| Consigne |
Dans l'extrait sur Jésus et Michel Onfray, combien de volumes compte le travail de John P. Meier sur l'historicité de Jésus ?

11 décembre 2024

Saint Daniel

Étiquette : Histoire

Jésus et Michel Onfray face à la science

Michel Onfray vient de publier Théorie de Jésus : biographie d’une idée, essai dans lequel il nie que Jésus a historiquement existé. Cette thèse, qui n’est guère nouvelle, a déjà provoqué nombre de recherches scientifiques contradictoires bien avant… l’existence historique de Michel Onfray. Analyse en quelques sources.

La négation de « l’homme Jésus » n’est pas nouvelle : elle est celle du courant mythiste (Bruno Bauer, Pierre Alfaric, Paul-Louis Couchoud…), né au XVIIIe siècle et largement développé le siècle suivant. Depuis, les recherches scientifiques, historiques, épistémologiques, archéologiques, jusqu’au travail sur la rédaction des manuscrits, ont beaucoup progressé.

L’étonnante contradiction de M. Onfray

Le nouvel ouvrage de Michel Onfray sur Jésus n’apporte que peu d’éléments véritablement nouveaux à sa thèse déjà développée dans Décadence, sinon peut-être de citer quelques sources supplémentaires, voire quelques faits dont nous pouvons discuter le fondement. Dans certains entretiens, il dit que son ouvrage sur Jésus est le fruit de recherches sérieuses qu’il n’avait jamais pris le temps de faire jusqu’à présent : or sa thèse est exactement la même que celle qui précédait… ses recherches sérieuses. On peut légitimer s’interroger sur sa démarche : d’abord, une thèse affirmée sans connaissances du sujet ; ensuite, des arguments dits scientifiques qui viennent tous confirmer – comme de par hasard – sa thèse préalable.

C’est d’autant plus étonnant, pour ne pas dire paradoxal et amusant, que M. Onfray disqualifie a priori toute recherche scientifique menée par un catholique : il n’y a qu’à voir comment il balaye d’un revers de main le travail minutieux du chercheur John P. Meier sur l’historicité de Jésus (cinq volumes de mille pages chacun tout de même !) au seul motif qu’il est un prêtre. M. Onfray dit même dans une interview que personne ne parle de cet état religieux quand J. P. Meier le mentionne dès son introduction, en proposant une réflexion sur ce que cela implique, et son éditeur le mentionne au commencement de sa courte notice biographique.

Alors, faut-il disqualifier Michel Onfray au motif que c’est un athée, qui plus est un athée dont la thèse était affirmée, selon ses dires, avant toute recherche sérieuse ? On serait tenté de lui répondre comme il traite ses opposants, mais ce ne sont pas nos méthodes. M. Onfray est à prendre au sérieux, d’une part parce qu’il s’agit d’un homme intelligent et travailleur, d’autre part parce que sa parole a du poids dans l’espace public, notamment auprès des jeunes.

| Données |
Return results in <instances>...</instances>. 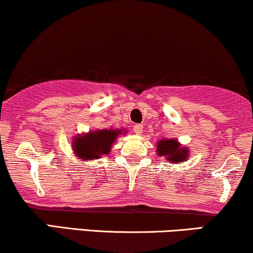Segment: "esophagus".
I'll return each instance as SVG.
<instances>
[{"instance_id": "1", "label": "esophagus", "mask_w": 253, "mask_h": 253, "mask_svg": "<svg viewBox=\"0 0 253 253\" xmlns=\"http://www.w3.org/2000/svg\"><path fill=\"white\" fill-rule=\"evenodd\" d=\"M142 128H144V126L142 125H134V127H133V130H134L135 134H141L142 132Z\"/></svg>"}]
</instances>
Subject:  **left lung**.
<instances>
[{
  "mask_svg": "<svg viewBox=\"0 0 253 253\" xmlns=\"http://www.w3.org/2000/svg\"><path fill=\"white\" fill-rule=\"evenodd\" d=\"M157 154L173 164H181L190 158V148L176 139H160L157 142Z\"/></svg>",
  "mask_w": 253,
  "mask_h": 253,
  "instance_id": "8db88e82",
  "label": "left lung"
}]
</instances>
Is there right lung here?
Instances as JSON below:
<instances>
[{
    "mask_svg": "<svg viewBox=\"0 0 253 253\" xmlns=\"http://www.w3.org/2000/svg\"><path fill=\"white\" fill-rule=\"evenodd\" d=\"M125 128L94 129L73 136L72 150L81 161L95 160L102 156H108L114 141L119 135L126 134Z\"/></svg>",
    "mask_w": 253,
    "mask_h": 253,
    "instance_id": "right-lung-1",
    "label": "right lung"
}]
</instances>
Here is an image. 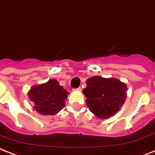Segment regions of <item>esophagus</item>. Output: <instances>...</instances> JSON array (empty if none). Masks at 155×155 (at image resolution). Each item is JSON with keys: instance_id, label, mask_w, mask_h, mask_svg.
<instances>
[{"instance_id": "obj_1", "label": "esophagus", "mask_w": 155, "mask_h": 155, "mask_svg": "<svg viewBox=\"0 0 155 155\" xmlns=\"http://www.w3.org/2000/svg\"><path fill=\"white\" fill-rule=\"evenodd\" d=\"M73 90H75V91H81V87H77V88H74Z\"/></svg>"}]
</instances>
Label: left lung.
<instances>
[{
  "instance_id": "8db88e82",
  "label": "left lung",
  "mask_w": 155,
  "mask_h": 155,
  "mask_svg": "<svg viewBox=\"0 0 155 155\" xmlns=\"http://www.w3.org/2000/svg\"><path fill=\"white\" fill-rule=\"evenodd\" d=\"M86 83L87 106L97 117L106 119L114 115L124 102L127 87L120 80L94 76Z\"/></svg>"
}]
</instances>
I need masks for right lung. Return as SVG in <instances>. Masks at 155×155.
--
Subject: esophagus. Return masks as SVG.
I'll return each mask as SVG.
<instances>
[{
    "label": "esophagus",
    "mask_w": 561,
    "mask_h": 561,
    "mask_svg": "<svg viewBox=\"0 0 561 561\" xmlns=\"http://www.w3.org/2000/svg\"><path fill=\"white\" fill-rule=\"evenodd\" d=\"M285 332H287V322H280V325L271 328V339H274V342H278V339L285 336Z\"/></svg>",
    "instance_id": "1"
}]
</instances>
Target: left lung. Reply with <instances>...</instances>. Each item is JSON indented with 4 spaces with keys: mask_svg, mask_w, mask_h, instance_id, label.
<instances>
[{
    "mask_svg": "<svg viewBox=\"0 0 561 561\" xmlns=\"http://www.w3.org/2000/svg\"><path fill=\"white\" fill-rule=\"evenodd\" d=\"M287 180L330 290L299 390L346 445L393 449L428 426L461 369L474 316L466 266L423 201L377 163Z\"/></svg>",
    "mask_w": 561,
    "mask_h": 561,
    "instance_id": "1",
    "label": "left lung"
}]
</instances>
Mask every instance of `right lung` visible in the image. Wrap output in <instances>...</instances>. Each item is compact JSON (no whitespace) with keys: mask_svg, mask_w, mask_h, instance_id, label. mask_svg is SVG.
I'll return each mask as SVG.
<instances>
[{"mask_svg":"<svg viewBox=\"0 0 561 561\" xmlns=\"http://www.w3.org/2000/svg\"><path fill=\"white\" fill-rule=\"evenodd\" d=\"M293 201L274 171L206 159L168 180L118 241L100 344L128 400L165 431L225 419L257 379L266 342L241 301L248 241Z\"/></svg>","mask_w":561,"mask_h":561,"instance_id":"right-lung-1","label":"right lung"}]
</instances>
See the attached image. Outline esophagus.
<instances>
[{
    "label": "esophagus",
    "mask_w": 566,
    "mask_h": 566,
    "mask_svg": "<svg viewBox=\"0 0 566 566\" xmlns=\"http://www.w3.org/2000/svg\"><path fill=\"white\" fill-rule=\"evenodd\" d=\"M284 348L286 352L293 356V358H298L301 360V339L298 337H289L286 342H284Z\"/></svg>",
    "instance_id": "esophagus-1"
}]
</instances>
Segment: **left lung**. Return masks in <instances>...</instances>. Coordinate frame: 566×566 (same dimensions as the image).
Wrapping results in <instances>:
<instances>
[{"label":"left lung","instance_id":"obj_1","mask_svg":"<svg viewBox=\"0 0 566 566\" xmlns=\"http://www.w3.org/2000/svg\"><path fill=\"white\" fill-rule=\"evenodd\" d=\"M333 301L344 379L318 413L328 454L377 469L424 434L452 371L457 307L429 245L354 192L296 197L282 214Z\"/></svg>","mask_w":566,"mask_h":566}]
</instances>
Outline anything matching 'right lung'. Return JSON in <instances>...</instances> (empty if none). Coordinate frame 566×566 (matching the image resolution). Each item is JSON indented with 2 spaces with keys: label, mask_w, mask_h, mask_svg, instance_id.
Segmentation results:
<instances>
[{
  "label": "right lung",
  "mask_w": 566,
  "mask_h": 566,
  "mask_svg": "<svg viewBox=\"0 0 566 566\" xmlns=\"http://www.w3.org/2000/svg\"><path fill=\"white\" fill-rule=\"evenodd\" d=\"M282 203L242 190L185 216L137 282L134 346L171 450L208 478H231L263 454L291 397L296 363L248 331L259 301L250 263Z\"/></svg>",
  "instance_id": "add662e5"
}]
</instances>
---
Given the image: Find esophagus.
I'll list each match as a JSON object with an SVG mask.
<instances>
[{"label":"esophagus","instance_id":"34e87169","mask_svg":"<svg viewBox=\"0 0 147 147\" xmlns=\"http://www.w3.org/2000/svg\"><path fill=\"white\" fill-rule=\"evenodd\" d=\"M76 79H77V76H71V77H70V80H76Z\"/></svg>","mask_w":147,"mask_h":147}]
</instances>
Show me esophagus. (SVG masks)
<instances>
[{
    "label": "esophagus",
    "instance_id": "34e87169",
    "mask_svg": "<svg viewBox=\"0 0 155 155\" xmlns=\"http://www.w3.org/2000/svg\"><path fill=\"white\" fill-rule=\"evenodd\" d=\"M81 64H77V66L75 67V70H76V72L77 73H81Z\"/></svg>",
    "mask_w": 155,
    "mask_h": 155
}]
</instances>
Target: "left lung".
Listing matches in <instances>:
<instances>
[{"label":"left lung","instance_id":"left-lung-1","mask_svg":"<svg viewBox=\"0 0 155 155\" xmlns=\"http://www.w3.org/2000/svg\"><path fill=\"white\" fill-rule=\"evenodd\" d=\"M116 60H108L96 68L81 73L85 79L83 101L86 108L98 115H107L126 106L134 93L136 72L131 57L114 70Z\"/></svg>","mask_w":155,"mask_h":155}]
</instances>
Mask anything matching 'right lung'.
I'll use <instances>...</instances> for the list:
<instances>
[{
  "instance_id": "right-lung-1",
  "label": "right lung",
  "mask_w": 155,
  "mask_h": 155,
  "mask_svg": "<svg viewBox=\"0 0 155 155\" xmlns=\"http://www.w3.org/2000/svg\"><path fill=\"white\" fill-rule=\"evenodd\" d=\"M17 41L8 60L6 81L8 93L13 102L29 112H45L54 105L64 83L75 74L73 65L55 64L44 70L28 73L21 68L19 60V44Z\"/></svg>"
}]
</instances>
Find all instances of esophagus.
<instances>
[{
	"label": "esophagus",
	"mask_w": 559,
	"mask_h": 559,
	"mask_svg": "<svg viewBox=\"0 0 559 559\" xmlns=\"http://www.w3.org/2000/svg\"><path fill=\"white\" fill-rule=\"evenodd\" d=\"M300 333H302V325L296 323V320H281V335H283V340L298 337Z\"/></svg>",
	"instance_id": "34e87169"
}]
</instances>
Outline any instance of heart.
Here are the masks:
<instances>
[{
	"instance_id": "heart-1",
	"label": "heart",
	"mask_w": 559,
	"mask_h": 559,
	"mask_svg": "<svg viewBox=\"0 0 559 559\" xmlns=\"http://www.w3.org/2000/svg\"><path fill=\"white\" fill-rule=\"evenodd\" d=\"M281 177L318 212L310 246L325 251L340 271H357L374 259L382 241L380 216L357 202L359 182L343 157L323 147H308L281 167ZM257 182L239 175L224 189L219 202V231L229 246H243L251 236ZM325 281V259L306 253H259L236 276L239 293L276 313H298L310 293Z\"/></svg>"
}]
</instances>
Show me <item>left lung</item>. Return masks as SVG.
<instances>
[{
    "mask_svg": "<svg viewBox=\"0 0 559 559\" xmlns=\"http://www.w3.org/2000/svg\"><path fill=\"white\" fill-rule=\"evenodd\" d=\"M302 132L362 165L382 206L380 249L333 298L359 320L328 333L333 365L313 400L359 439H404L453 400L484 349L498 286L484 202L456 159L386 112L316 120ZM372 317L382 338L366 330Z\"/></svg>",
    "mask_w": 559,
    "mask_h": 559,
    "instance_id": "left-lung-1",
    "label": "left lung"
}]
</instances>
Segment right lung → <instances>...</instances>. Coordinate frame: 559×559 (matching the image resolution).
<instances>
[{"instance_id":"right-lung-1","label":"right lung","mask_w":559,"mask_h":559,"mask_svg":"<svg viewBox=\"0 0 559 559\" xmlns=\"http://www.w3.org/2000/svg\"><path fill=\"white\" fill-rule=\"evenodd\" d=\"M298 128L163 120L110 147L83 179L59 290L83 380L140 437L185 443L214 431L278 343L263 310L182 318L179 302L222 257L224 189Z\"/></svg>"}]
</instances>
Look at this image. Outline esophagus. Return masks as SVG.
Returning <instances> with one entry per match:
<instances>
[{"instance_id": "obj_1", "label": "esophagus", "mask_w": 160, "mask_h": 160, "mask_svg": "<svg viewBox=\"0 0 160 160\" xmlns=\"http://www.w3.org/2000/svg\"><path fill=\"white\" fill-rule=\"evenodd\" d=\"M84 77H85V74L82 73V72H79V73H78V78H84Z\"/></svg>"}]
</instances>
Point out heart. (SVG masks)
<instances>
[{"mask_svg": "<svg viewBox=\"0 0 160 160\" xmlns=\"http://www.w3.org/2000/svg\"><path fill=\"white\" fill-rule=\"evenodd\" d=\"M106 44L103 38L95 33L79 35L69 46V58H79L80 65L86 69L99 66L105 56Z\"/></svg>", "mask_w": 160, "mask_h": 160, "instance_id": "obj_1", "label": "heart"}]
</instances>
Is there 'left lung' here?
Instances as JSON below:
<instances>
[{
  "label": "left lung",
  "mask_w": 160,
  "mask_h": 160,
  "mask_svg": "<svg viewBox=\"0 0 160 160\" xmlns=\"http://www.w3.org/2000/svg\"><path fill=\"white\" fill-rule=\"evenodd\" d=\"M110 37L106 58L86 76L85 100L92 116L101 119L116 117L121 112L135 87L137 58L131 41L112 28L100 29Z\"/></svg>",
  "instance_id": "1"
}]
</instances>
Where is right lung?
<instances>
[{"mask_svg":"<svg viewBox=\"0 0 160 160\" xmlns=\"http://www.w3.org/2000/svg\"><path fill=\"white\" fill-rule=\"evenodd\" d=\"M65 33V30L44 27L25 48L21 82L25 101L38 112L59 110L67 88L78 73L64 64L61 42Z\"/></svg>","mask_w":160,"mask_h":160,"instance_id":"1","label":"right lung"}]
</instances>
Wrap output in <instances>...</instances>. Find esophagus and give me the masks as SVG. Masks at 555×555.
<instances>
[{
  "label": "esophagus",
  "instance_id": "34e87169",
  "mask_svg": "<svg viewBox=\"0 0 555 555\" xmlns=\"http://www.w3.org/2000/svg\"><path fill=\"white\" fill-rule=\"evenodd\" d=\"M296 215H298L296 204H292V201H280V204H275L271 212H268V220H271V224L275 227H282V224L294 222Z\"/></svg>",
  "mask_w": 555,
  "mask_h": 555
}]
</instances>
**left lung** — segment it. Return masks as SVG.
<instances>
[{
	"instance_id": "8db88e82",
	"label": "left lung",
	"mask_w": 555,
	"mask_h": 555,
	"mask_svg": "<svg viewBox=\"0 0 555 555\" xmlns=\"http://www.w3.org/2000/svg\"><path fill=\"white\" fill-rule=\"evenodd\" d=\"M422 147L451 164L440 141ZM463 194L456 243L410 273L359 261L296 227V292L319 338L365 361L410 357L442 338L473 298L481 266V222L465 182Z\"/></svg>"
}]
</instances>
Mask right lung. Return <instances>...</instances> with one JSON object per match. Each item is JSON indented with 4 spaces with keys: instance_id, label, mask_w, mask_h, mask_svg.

| Réponse |
Cinq volumes, de mille pages chacun.